The drug gangs, which often work closely with FARC, are also under assault, So far this year, there has been one large scale roundup of 25 members of a drug gang. However, the cocaine business, has proved too lucrative and entrenched to suffer the same kind of damage as the leftist rebel groups. While the AUC, a group almost as large as FARC (that arose to oppose the leftists), agreed to disband, many of the AUC members went back to the criminal life, often to replace drug gangs the government had put out of business. The cocaine trade is so lucrative that many Colombians seek to work in it for a few years and make enough money to set themselves up for life. Enough people actually carry this off, to encourage many more to try. Sort of like buying a lottery ticket, but at the risk of losing your life if your luck is very bad, instead of very good. FARC, on the other hand, is a lifelong commitment to radical socialism and the establishment of a leftist dictatorship in Colombia. Few people believe in that any more.

The decades of fighting have created 2.8 million internal refugees. As the army and police clear FARC, and other rebel groups, from large areas, the government has established special teams of officials to ensure that displaced people get their property back as they return. This includes homes, businesses and land (up to 4 million hectares, or 10 million acres). Often the rebels, or criminal gangs, have attempted to steal the abandoned property, and the government is making a big effort to prevent this.

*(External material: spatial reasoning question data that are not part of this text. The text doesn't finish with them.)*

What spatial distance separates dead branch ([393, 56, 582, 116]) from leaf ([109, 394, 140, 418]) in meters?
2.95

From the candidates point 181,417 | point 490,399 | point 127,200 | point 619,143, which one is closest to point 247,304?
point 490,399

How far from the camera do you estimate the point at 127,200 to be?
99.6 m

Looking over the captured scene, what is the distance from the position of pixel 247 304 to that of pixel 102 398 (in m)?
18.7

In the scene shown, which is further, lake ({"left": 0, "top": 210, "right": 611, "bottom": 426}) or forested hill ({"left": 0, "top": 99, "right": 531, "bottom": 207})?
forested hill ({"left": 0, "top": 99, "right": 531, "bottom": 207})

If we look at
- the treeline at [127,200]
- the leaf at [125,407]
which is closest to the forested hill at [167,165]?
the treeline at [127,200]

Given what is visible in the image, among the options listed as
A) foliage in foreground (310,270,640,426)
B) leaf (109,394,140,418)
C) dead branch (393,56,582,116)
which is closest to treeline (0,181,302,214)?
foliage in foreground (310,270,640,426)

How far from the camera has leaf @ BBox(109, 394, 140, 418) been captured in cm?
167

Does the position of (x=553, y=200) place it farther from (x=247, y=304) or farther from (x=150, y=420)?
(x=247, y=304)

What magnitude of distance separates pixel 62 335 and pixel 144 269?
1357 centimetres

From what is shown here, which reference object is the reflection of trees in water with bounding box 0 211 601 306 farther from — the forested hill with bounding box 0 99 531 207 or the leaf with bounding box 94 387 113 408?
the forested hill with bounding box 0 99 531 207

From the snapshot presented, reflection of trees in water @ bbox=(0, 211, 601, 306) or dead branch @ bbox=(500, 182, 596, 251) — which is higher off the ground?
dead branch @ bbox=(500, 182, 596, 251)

Relations between Colombia and Venezuela are becoming difficult, as Venezuela continues to tolerate FARC setting up bases inside Venezuela, and operating in Colombia. The government in Venezuela denies this, but plenty of evidence keeps coming out of the border area, showing FARC living openly, especially on Indian reservations. The Venezuelan government has stopped openly supporting FARC, but the leftist rebels are being left alone by Venezuelan troops and police. Some of the FARC members go so far as to register as Colombian refugees, and UN officials go along with that.

January 16, 2009: FARC released ten kidnapping victims near the capital. The ten men were laborers, and no one could understand why they were taken a month ago, as the families of these men  were poor, and unable to raise much money for ransoms. Apparently FARC leaders realized the mistake, and just cut the guys loose, rather than killing them (which is often how such errors are handled).

January 15, 2009: FARC attacked a police station on the Pacific coast with homemade rockets and mortars. The fire was inaccurate, and instead killed three children and wounded twelve civilians. This FARC attack was in the service of drug smuggling gangs who are trying to chase the police away from coastal areas, and stop interfering with the movement of large shipments of cocaine out of the country.

January 14, 2009: The U.S. has identified three members of FARC that live in Europe and represent the rebel organization in business (illegal drugs and weapons smuggling) dealings France, Italy, Switzerland, Spain and Australia. The declaration made it illegal for U.S. firms from doing business with these three, and freezes any assets the three might have in the U.S. Colombia is also trying to get foreign nations to investigate and prosecute these, and other members of FARCs "foreign commission" for the crimes they have been involved in. For decades, FARC has been celebrated by European leftists as progressive revolutionaries, not drug dealers.

January 13, 2009: Responding to a government reward and amnesty program, two FARC gunmen in central Colombia deserted with the two kidnapping victims they were holding (a 14 year old boy, being held for $2.2 million, and a 31 year old man being held for $450,000). The two hostages had been held for about a month, as they families tried to raise the cash to free them. FARC holds about 700 kidnapping victims, some for years, because FARC and the families cannot agree on how much money the family can actually raise for the ransom demanded.